## JOB
Please rewrite the data below, swapping "forest trail" for "woodland trail" everywhere and leaving everything else unchanged. Omit the pictures from your answer.

Saved entries:
— START —

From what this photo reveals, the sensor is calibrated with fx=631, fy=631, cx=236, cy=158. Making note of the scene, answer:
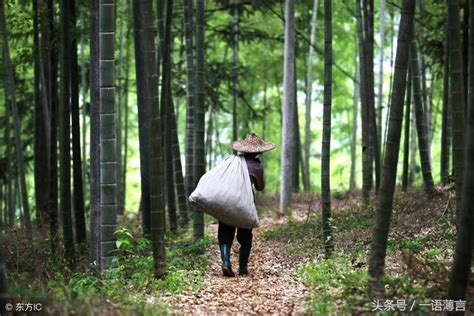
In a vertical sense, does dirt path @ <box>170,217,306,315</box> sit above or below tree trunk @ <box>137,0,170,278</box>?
below

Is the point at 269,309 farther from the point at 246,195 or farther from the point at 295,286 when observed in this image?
the point at 246,195

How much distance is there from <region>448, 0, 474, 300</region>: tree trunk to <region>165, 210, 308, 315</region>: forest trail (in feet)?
4.41

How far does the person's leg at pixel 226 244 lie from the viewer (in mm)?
7273

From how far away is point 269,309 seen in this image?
5629 millimetres

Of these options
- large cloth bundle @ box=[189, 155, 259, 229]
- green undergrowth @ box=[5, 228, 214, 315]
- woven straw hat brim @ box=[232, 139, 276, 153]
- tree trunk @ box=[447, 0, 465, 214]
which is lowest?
green undergrowth @ box=[5, 228, 214, 315]

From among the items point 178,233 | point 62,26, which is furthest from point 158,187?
point 178,233

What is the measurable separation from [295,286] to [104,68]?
10.00 feet

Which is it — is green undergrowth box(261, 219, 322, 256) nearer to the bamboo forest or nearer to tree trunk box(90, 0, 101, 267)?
the bamboo forest

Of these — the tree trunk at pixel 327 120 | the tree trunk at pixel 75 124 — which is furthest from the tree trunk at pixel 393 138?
the tree trunk at pixel 75 124

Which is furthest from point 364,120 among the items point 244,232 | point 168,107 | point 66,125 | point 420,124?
point 66,125

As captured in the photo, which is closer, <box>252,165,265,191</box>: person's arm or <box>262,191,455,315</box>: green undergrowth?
<box>262,191,455,315</box>: green undergrowth

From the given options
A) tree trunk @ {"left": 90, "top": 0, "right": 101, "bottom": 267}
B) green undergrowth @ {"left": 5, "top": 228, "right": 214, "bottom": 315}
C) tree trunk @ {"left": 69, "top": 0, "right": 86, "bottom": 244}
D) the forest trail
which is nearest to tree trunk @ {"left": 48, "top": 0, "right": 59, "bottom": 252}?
tree trunk @ {"left": 69, "top": 0, "right": 86, "bottom": 244}

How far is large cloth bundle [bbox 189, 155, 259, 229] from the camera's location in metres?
7.01

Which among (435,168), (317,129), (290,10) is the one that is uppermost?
(290,10)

— END —

## FINISHED EXERCISE
From what this photo reveals, the sensor is calibrated with fx=631, fy=631, cx=236, cy=158. Making note of the scene, answer:
In a vertical sense, does dirt path @ <box>170,217,306,315</box> sit above or below tree trunk @ <box>137,0,170,278</box>?
below

Is the point at 269,309 farther from the point at 246,195 or farther from the point at 295,286 when observed in this image?
the point at 246,195

How much distance is there from <region>448, 0, 474, 300</region>: tree trunk to <region>165, 210, 308, 315</region>: woodland trail (in feet)?
4.41

How far does the person's leg at pixel 226 244 lie from the viewer (in mm)?
7273

From how far away is point 269,309 seen in this image?
5629 millimetres

Of these options
- large cloth bundle @ box=[189, 155, 259, 229]
- green undergrowth @ box=[5, 228, 214, 315]
- woven straw hat brim @ box=[232, 139, 276, 153]
- tree trunk @ box=[447, 0, 465, 214]
which is lowest?
green undergrowth @ box=[5, 228, 214, 315]

From among the items point 178,233 | point 62,26, which is furthest from point 158,187?
point 178,233

What is the measurable separation from [295,286] to [104,68]?
10.00 feet

Which is it — is green undergrowth box(261, 219, 322, 256) nearer to the bamboo forest or nearer to tree trunk box(90, 0, 101, 267)?
the bamboo forest

Of these — the tree trunk at pixel 327 120 | the tree trunk at pixel 75 124 — which is furthest from the tree trunk at pixel 393 138?
the tree trunk at pixel 75 124

Which is furthest from point 364,120 among the items point 244,232 | point 168,107 | point 66,125 | point 420,124?
point 66,125

As captured in the photo, which is closer, <box>252,165,265,191</box>: person's arm or <box>262,191,455,315</box>: green undergrowth?
<box>262,191,455,315</box>: green undergrowth

From the given options
A) tree trunk @ {"left": 90, "top": 0, "right": 101, "bottom": 267}
B) green undergrowth @ {"left": 5, "top": 228, "right": 214, "bottom": 315}
C) tree trunk @ {"left": 69, "top": 0, "right": 86, "bottom": 244}
D) the woodland trail
which is nearest to tree trunk @ {"left": 48, "top": 0, "right": 59, "bottom": 252}?
tree trunk @ {"left": 69, "top": 0, "right": 86, "bottom": 244}

How far is large cloth bundle [bbox 189, 155, 259, 229] from the camera's location in metres?
7.01

Which among (435,168), (317,129), (290,10) is the one that is uppermost?
(290,10)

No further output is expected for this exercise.